### Exercise
Copy everything from "Next step is" down to "- mean_user_rating[:, np.newaxis])" in the collaborative filtering text below, substituting "avg_user_rating" for every "mean_user_rating".

Next step is to make predictions

In [138]:
def predict(ratings, similarity, type='user'):
    if type == 'user':
        mean_user_rating = ratings.mean(axis=1)
        #You use np.newaxis so that mean_user_rating has same format as ratings
        ratings_diff = (ratings - mean_user_rating[:, np.newaxis]) 
        pred = mean_user_rating[:, np.newaxis] + similarity.dot(ratings_diff) / np.array([np.abs(similarity).sum(axis=1)]).T
    elif type == 'item':
        pred = ratings.dot(similarity) / np.array([np.abs(similarity).sum(axis=1)])     
    return pred

In [139]:
item_prediction = predict(train_data_matrix, item_similarity, type='item')
user_prediction = predict(train_data_matrix, user_similarity, type='user')

### Evaluation
There are many evaluation metrics but one of the most popular metric used to evaluate accuracy of predicted ratings is *Root Mean Squared Error (RMSE)*.

Since you only want to consider predicted ratings that are in the test dataset, you filter out all other elements in the prediction matrix with `prediction[ground_truth.nonzero()]`. 

In [140]:
from sklearn.metrics import mean_squared_error
from math import sqrt
def rmse(prediction, ground_truth):
    prediction = prediction[ground_truth.nonzero()].flatten() 
    ground_truth = ground_truth[ground_truth.nonzero()].flatten()
    return sqrt(mean_squared_error(prediction, ground_truth))

In [141]:
print('User-based CF RMSE: ' + str(rmse(user_prediction, test_data_matrix)))
print('Item-based CF RMSE: ' + str(rmse(item_prediction, test_data_matrix)))

User-based CF RMSE: 7.67468767925931
Item-based CF RMSE: 7.674095573847378


### Both the approach yield almost same result

# End

### Data records

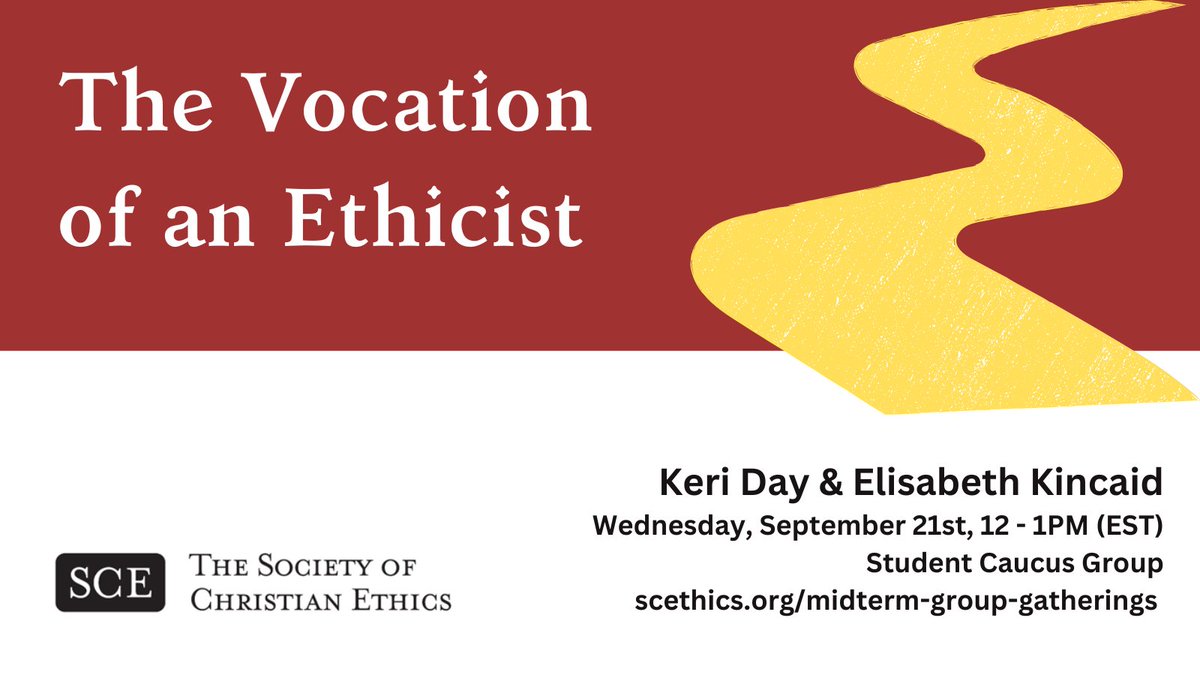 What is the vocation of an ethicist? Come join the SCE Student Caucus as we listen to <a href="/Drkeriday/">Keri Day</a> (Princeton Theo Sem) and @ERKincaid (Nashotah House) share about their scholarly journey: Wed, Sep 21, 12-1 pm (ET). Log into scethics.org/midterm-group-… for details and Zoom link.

---

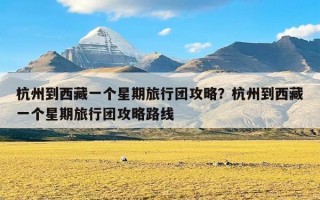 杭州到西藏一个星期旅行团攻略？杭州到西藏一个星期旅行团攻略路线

### Written answer
Next step is to make predictions

In [138]:
def predict(ratings, similarity, type='user'):
    if type == 'user':
        avg_user_rating = ratings.mean(axis=1)
        #You use np.newaxis so that avg_user_rating has same format as ratings
        ratings_diff = (ratings - avg_user_rating[:, np.newaxis])